The defense also hailed the ruling.
“We’re very pleased with the decision today in Jesse’s case,” Kannon Shanmugam, Litvak’s attorney, said in an e-mailed statement.
The reversal threatens at least one criminal case -- that of Matthew Katke, a former Royal Bank of Scotland Group Plc trader of collateralized loan obligations who pleaded guilty in March to fraud and agreed to cooperate with prosecutors. Katke’s agreement allows him to withdraw his plea if a “final decision” is reached that Litvak didn’t violate the laws he was charged under. The decision to retry Litvak keeps Katke in limbo for now.
Katke’s plea followed suspensions at Wall Street banks as regulators increasingly scrutinize asset-backed debt trades. Royal Bank of Scotland, JPMorgan Chase & Co., Morgan Stanley and Barclays Plc have put traders on leave amid the inquiries.
Spokesmen for Barclays, RBS, Morgan Stanley and JPMorgan declined to comment on the appellate decision.
In September, three former Nomura Holdings Inc. traders were charged with defrauding investors by inflating the prices of mortgage-backed securities. They deny wrongdoing.
Tuesday’s ruling “is terrific in the sense that it sends a message that the courts will push back when the government tries to criminalize legitimate business activity,” Marc Mukasey, an attorney one of the Nomura ex-traders, said in an e-mail.
Tom Carson, a spokesman for Daly, didn’t comment on how Tuesday’s decision might affect the Katke and Nomura cases.
The Litvak reversal comes just months after the Justice Department delivered a strong directive to federal prosecutors to hold individuals accountable for corporate crimes. The policy, known as the Yates Memo, was seen as a response to criticism from lawmakers and public-interest groups that the government has largely failed prosecute people even as it reaches multibillion-dollar settlements with Wall Street firms.
Litvak was convicted by a federal jury in New Haven, Connecticut, after a monthlong trial before U.S. District Judge Janet C. Hall and sentenced to two years in prison. He was accused of defrauding investors of $2 million by misrepresenting how much sellers were asking for the securities or what customers would pay and keeping the difference for Jefferies.
He was the first person convicted of fraud tied to TARP, the bailout that followed the financial crisis, and is the only person to be found guilty of fraud tied to the Public-Private Investment Program, which used TARP funds to encourage investments in mortgage securities following the 2008 financial crisis.
The appellate judges said Litvak’s actions couldn’t have significantly influenced the U.S. Treasury Department, which ran TARP, but could have swayed his customers.
Litvak didn’t dispute that he made misstatements, arguing at trial that they weren’t material and he didn’t think the other parties in the transactions would be harmed because he was selling the bonds at “fully disclosed and agreed upon fair prices” that stayed below Jefferies’ threshold for 4 percent profit.

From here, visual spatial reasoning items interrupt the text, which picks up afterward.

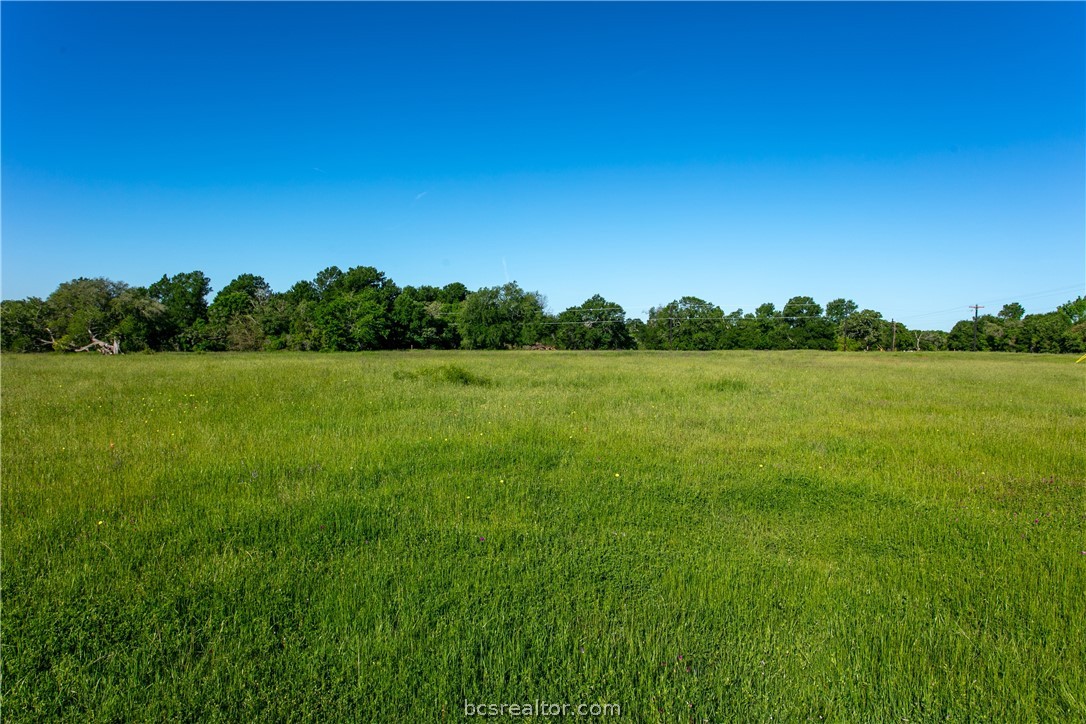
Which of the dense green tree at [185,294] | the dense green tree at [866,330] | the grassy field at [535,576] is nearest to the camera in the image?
the grassy field at [535,576]

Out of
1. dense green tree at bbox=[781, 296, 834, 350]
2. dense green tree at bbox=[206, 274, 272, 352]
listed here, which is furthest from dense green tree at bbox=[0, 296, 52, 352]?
dense green tree at bbox=[781, 296, 834, 350]

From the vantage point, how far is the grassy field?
312 cm

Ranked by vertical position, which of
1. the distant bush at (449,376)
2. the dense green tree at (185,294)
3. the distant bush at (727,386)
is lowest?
the distant bush at (727,386)

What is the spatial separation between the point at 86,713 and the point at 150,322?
71.8 meters

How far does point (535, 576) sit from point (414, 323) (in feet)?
263

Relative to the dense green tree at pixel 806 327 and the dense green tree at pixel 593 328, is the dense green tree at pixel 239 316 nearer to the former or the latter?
the dense green tree at pixel 593 328

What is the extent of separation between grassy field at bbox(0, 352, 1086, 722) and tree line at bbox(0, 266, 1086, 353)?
199 feet

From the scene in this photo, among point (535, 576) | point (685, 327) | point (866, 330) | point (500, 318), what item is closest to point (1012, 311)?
point (866, 330)

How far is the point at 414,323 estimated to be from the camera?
3206 inches

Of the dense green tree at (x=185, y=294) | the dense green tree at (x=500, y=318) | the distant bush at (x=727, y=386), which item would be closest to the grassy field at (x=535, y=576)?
the distant bush at (x=727, y=386)

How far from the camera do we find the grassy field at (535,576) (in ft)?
10.2

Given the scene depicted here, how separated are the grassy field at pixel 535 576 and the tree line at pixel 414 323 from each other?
6054 cm

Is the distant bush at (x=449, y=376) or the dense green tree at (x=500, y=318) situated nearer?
the distant bush at (x=449, y=376)

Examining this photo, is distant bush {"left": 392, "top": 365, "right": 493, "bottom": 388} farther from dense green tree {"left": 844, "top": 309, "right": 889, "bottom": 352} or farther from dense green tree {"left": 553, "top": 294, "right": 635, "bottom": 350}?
dense green tree {"left": 844, "top": 309, "right": 889, "bottom": 352}
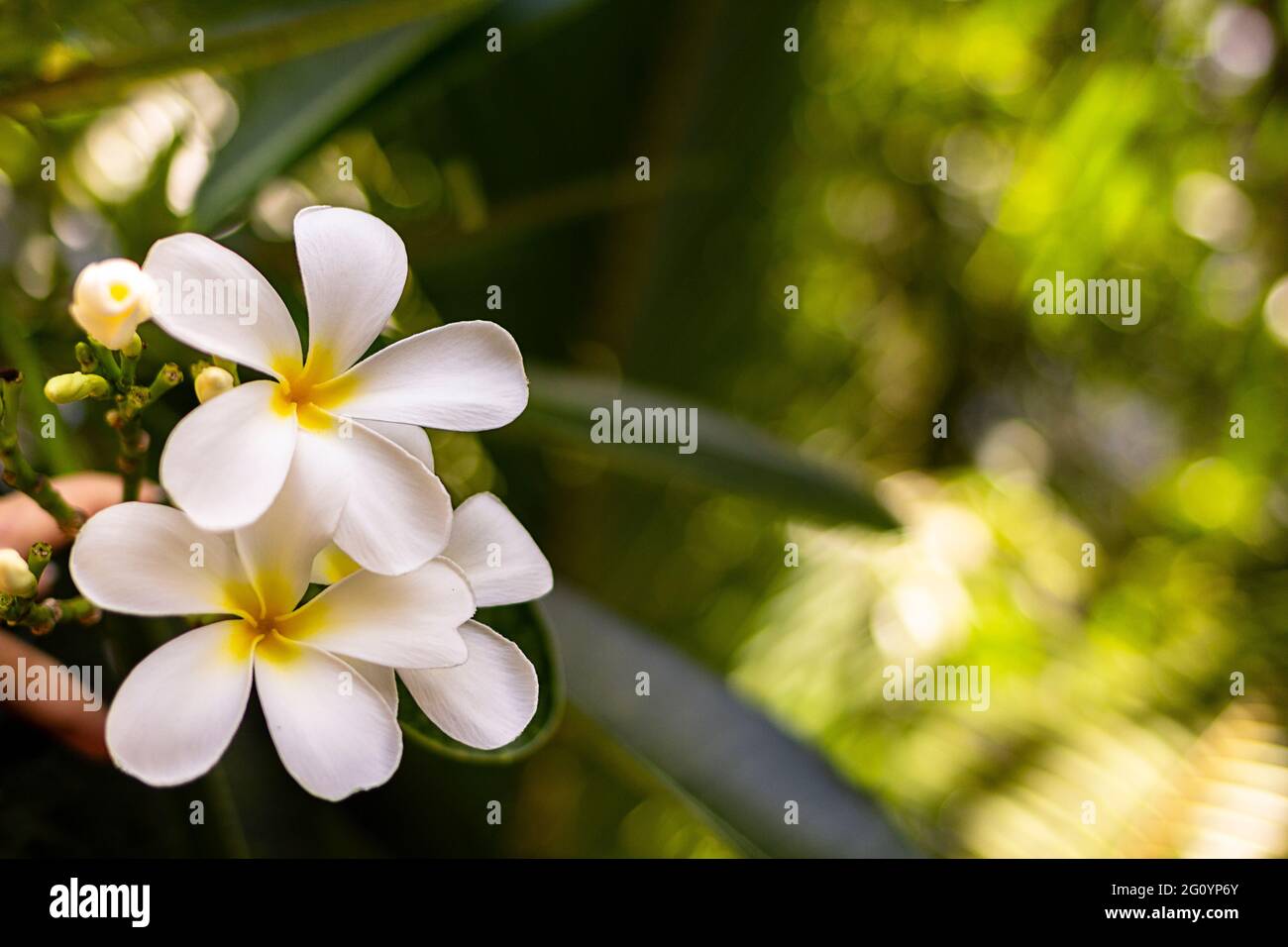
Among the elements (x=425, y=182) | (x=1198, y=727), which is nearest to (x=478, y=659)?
(x=425, y=182)

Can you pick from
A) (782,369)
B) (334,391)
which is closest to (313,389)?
(334,391)

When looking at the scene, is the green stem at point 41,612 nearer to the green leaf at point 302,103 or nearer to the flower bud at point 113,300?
the flower bud at point 113,300

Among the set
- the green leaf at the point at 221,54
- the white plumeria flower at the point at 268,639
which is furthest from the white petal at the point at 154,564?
the green leaf at the point at 221,54

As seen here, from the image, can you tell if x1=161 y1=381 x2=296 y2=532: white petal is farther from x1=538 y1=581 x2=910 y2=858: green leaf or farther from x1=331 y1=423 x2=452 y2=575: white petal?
x1=538 y1=581 x2=910 y2=858: green leaf

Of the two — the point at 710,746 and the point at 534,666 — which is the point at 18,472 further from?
the point at 710,746

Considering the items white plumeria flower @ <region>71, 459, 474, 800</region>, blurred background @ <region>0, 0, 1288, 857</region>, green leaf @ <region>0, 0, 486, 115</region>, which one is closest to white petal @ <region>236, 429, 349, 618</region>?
white plumeria flower @ <region>71, 459, 474, 800</region>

He argued on appeal that his conviction could be used to prosecute any business involved in simple negotiations. Former SEC Deputy Director George Canellos said after Litvak’s January 2013 arrest that his tactics were “unfit for a used-car lot.”
The case is U.S. v. Litvak, 13-cr-00019, U.S. District Court, District of Connecticut (New Haven). The appeal is U.S. v. Litvak, 14-2902, U.S. Court of Appeals for the Second Circuit (Manhattan).